Wednesday, December 23, 2009

Heart Hurts

So often in the past couple of weeks I've had people comment in response to the house, "At least you all got out alive" and in response to the death of my sister, "At least she died peacefully." I am grateful for these things. Totally grateful. But honestly, in side, I am on spin cycle. My life is topsy turvey, upside down and backwards. The fire has been the most disruptive on-going event in my entire life. I can't even fathom the possibility of having someone die in the fire so I'm not going there emotionally. All I know is I feel overwhelmed, uncreative, at the end of my emotional resources, short tempered, and restless.
And I can't even tell you how grateful I am that my sister died peacefully, but darn that, she was 48 for pete's sake. I am caught off guard, frequently, by profound grief. I want to bend over and wail and mourn and lament. It's not that we were so "close." It's that we had a relationship that was for life and now her life here is gone. I could count on Sue. I could count on her to be available, to be generous, to be accepting, to understand goofy, stupid references and laugh out loud and long with me, to share my history, to love my kids, to befriend my husband. And I could also count on her to be bossy, opinionated, strong-willed and down-right b*tchy. It didn't matter. When push came to shove, she was my big sis and that was that. We'd been through enough of each others crap in life to see the dross in living, muddy color and to be dazzled by the gold. I don't want her to be gone. I don't want to have this profound sense of loss and hurt in my heart. I don't want things to be tospy-turvy and me to be short tempered and irritated. And I don't want to be so petty that I am grieving over things that were thrown away. I want to be bigger than that. To be full of grace in difficult circumstances, to be full of gratitude that no one died in the fire and that Sue died peacefully. I am grateful, but the gratitude feels crowded out by this feeling of intense sorrow.
We are certainly a grief denying culture, but I can't deny the grief I have. I know, truly, that "things" will work out. That we'll look back on this year and rejoice in all of the many ways God scooped us up and carried us. But for now, the loss just hurts.

2 comments:

Our Westmoreland School said...

I'm so sorry. I know I'm guilty of trying to point out the silver lining and I should know better.

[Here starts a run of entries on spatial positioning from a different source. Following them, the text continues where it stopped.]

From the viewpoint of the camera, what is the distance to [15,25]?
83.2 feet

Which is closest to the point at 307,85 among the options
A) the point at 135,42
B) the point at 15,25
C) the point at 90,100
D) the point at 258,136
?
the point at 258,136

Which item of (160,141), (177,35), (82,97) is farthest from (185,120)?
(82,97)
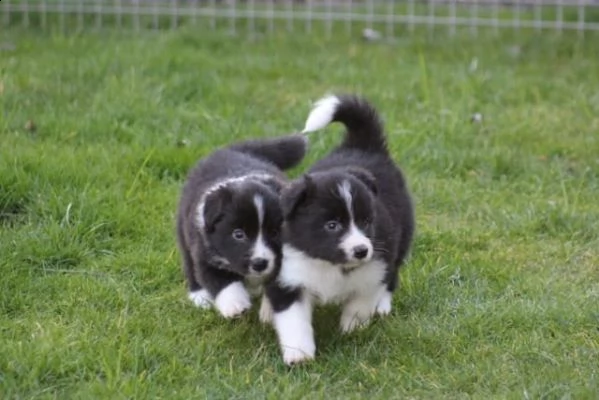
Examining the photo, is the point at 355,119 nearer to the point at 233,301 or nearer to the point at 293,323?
the point at 233,301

I could not imagine your grief. I am sorry you are going through all this at once.

As much of a clod as I am, if you wanted to chat I'd be glad to send a number, or yahoo id, or whatever would be best for you. I promise to keep my foot as far from my mouth (or the keyboard) as possible.

I'm sorry.

rednanasteph's place said...

I am guilty too. I know I say things like that. The fact is, unless you go through a situation, you have no clue how the other person is feeling. I just have to pray and ask God what I can do to be some relief to whoever is suffering and in need.